We all like to be outdoors, but the current situation means that we have to find new ways to get outdoors when and where we can.
Although Health Canada asks us to stay at home as much as possible, it also invites us to go out for exercise, but by staying close to our home. How to continue training outdoors without harming public health? We asked Dr. George Farjou, an Ontario infectious disease specialist, for advice on how to take advantage of spring despite the physical distancing measures imposed to deal with COVID-19.
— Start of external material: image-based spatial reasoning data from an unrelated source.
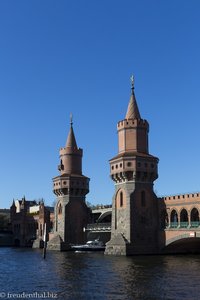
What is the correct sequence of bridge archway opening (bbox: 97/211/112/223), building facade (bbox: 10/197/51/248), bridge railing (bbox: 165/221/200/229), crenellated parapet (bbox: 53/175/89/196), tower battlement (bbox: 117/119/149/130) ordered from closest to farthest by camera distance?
1. bridge railing (bbox: 165/221/200/229)
2. tower battlement (bbox: 117/119/149/130)
3. crenellated parapet (bbox: 53/175/89/196)
4. bridge archway opening (bbox: 97/211/112/223)
5. building facade (bbox: 10/197/51/248)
“Exercise is good for mental and physical health,” says Dr. Farjou. Physical distancing measures may remain in place for several weeks or even months, but it is not realistic to wait for things to return to normal before doing the activities that are good for our body and our body. mind. “
Note: Since the situation is changing rapidly, it is important to always follow the most recent guidelines of local public health authorities. Only follow our advice if: you have no symptoms of COVID-19, have not been diagnosed with COVID-19, have not traveled outside Canada in the past 14 days and do not belong not to a high risk group ( see details provided by Health Canada ).
Keep your distance
When you go out, practice physical distance by staying at least two meters away from others. “Exercising in crowded places is not a good idea right now,” says Dr. Farjou. Two meters is the equivalent of:
- three road bike wheels placed one behind the other;
- the size of an adult grizzly bear;
- the distance of a ski pole held at arm’s length (if the tip can touch another person, you are too close).
Going out solo (or with the people you live with) is perfectly acceptable. Take this opportunity to move with your family or your roommates. Go running while your children pedal by your side, go out for a walk with your dog, or invite your roommate to take a bike ride. On sidewalks and narrow paths, respect the personal space of others – two meters, remember – by refraining from overtaking them closely.
Avoid group activities, such as cycling or group trips, and do not carpool with people who do not live with you to get to the trails.